Engineered waterways helped Casarabe people turn savannas into year-round crop fields
By Bruce Bower
January 29, 2025 at 11:00 am
Water engineers in ancient South America turned seasonally flooded Amazonian savannas into hotbeds of year-round maize farming.
Casarabe people built an innovative, previously unrecognized network of drainage canals and water-storing ponds that enabled two maize harvests annually, say geoarchaeologist Umberto Lombardo of the Autonomous University of Barcelona and colleagues. Large-scale maize cultivation during rainy and dry parts of the year fed the rise of Casarabe urban sprawl across Amazonian forests and savannas in whats now northern Bolivia, the scientists report January 29 in Nature.
Previous excavations dated Casarabe society, which covered an area of 4,500 square kilometers, to between the years 500 and 1400. Casarabe people had access to a variety of foods and crops, including maize, starchy tubers, squash, peanuts and yams. But investigators have found no evidence of Casarabe agricultural fields, raising questions about how farmers grew enough food to sustain a substantial population.

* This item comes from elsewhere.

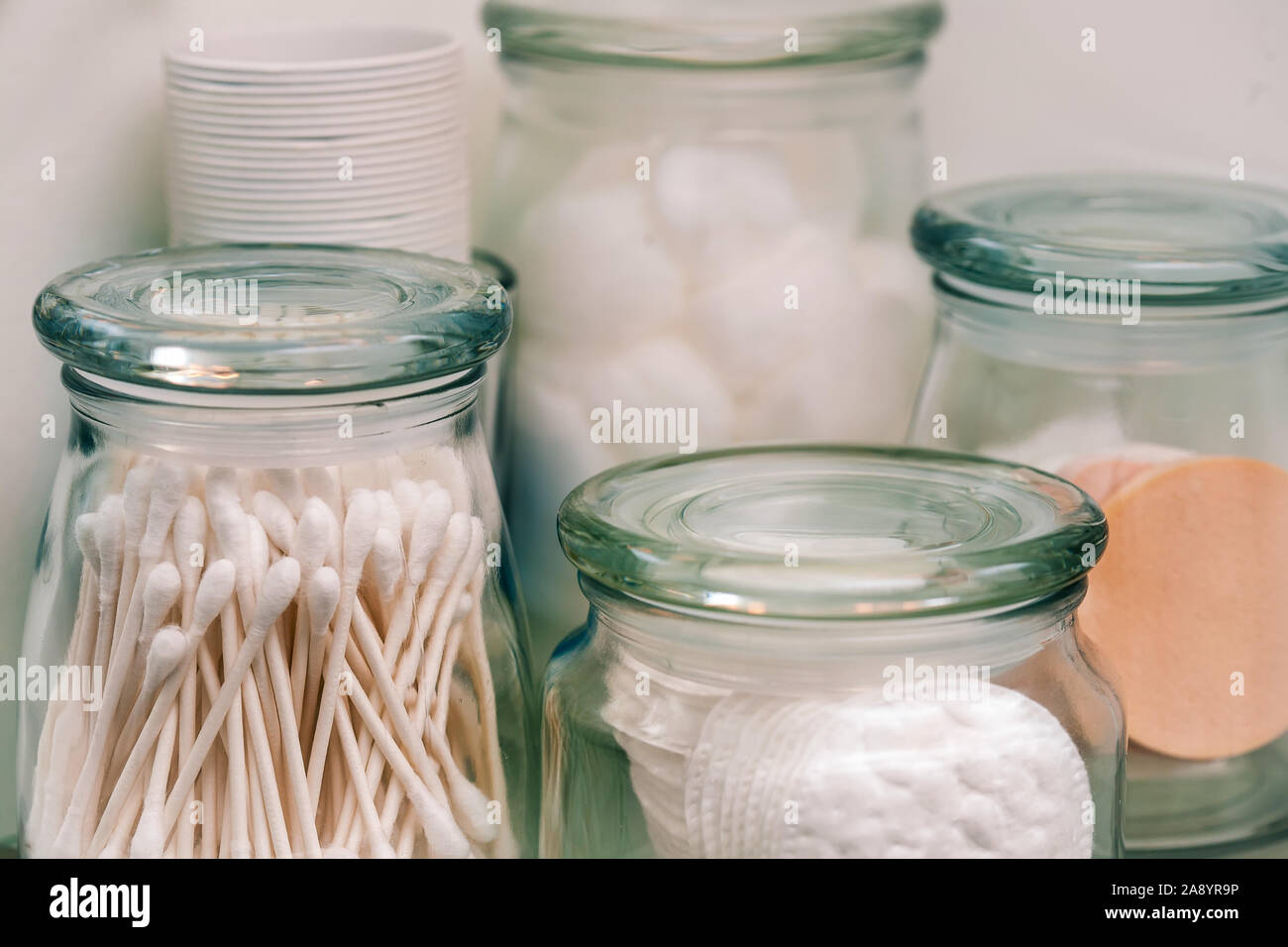 Les bocaux de verre scellé avec un démaquillant pads, coton-tiges et boules de coton pour le stockage. Banque D'Images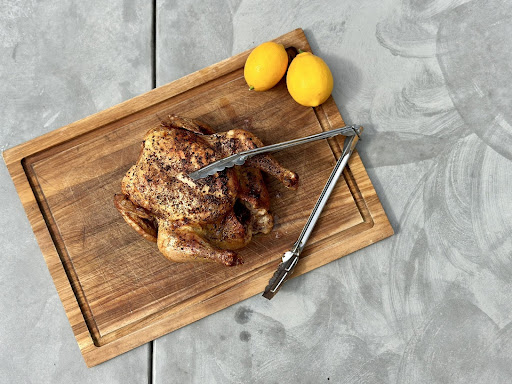 Roast chicken resting on a wooden board with a kitchen thong and a pair of lemons on the side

Maize planted around a pond and along the edge of a canal, as in this illustration, may have helped Casarabe people grow the crop all year long.
U. Lombardo et al/Nature 2025
Rather than exploiting a range of available crops, Casarabe people transformed savannas into maize-production centers, the researchers say. As the population grew and environmental pressures increased, perhaps they looked for more reliable and stable sources of proteins, Lombardo suggests. Maize could have offered that to some extent.